STUDY TEXT
Thanks, Swirly Faced Man.

The Offense Rests: a (Rather) Cross Examination of the Jehova’s Witnesses

by John Bocskay


Some years ago, back when I was single, I had an affair with a woman I’ll call Jinhee. We met in Busan through a mutual friend and had a torrid couple of days together before she had to go back home to Incheon.

We kept in touch, and about a month later, I went to meet her in Seoul for a weekend. One steamy summer day found us strolling along Cheonggyecheon, the revitalized stream that winds through the center of Seoul. Once polluted and covered by concrete, it’s now a clean green refuge from the manic hustle of the big city.

As Jinhee and I walked hand-in-hand along the shaded path, a woman approached me and thrust a pamphlet into my hand.

Jehova’s Witness. I had seen this pamphlet before, around 8 a.m. on more than a few Sundays, handed to me across my doorway when I would rather have been sleeping off Saturday night. The cover was hard to forget: a pastoral scene with smiling people carrying large baskets piled with fruit, while other people stroked the fur ofwitnessheaven wild animals, who calmly sit among them apparently for that very purpose.

Jehova’s Witnesses believe that God and exactly 144,000 of the uber-righteous will rule over the earth from heaven, while the great majority who didn’t make the cut inherit the consolation prize: an earthly paradise without sickness or death. The scene that they depict on their pamphlets is the latter, lowball offer, which in itself ought to straight away insult the dignity and intelligence of any potential convert. I suppose the faithful find that a pleasant enough reward, but I’ve always found this particular version of paradise to be wanting. With pent-up retribution for a dozen shattered Sunday mornings, I started pointing out the logical absurdities of this crudely imagined Eden to Jinhee.

“This shit makes no sense. If nobody dies, you don’t have to eat, but look, almost everyone in the picture is holding a mound of food. Maybe humans in the ‘peaceful new world’ eat for pleasure, but, in a world of no indigestion, heart disease, or gout – in other words, nothing holding you back – you’d expect to see a few fat people in the picture. Where are the gluttons?

EXERCISES
- 1) From the essay on the Jehova's Witnesses, quote the stretch from "Jehova’s Witness. I" through "that very purpose." word for word.
- 2) Condense the paragraph of the essay on the Jehova's Witnesses that begins "Jehova's Witnesses believe that God" into a few sentences, keeping its main facts.
- 3) Carry the essay on the Jehova's Witnesses forward from its last sentence.

SUPPLIED DATA
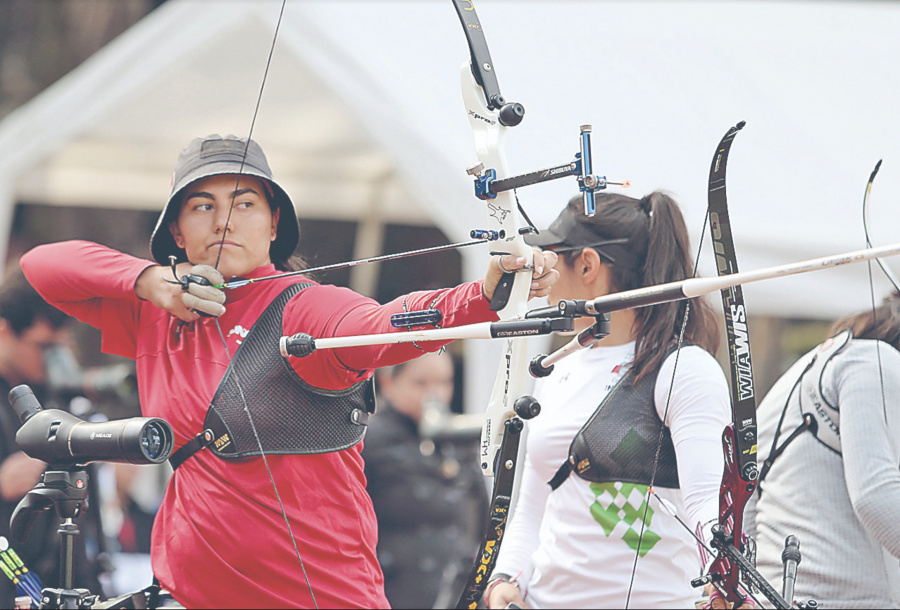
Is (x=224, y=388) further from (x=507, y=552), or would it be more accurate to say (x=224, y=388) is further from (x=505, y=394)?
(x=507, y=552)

...

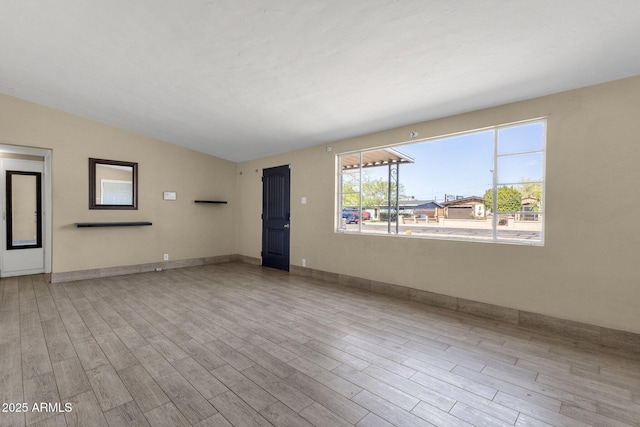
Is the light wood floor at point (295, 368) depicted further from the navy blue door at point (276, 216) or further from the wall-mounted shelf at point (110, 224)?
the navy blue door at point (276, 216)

* * *

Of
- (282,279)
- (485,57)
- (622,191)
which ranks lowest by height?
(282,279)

ANSWERS
- 1)
Jehova’s Witness. I had seen this pamphlet before, around 8 a.m. on more than a few Sundays, handed to me across my doorway when I would rather have been sleeping off Saturday night. The cover was hard to forget: a pastoral scene with smiling people carrying large baskets piled with fruit, while other people stroked the fur ofwitnessheaven wild animals, who calmly sit among them apparently for that very purpose.

- 2) Jehova's Witnesses believe that God and exactly 144,000 of the most righteous will rule the earth from heaven, while most people receive a lesser reward: an earthly paradise without sickness or death. Their pamphlets show this second offer, which the writer finds insulting and unsatisfying. Still resentful over many ruined Sunday mornings, the writer began pointing out to Jinhee the logical absurdities of this version of Eden.

- 3)
“Maybe humans eat out of habit or some kind of vestigial craving, like zombies. Charming, right? Or maybe they really do need to eat after all, in which case you wonder what the consequences of not eating would be, if not death. A perpetual hunger like a vampire? That doesn’t sound like paradise to me. That sounds like bullshit.

“Don’t worry, though, because the peaceful new world is a land of plenty. Look at that pile of apples the boy is carrying, and the blueberry bush in the foreground. Food is just lying around for the taking, nobody has to work for it, and they’re all thin and healthy. It’s a magical, all-you-can eat soup kitchen.

“Still, if this is a place where there is no death and sickness, why bother with apples and berries? Why not Cinnabon and cheesecake and 64-ounce Cokes and all the shit that would normally kill you?”

The night before we’d had a few drinks and a lot of laughs, but our walk today was mostly quiet. With this hokey pamphlet as fodder, I felt myself getting on a roll again.

“I actually like that they include animals in the peaceful new world. And why not? Are they not also god’s creatures? The immediate question though is the same one that torpedoes Noah’s Ark: what do the lions eat? Must they kill the other animals, or, heaven forbid, that cute little Hispanic girl who is scratching his snout? That wouldn’t be very peaceful or new.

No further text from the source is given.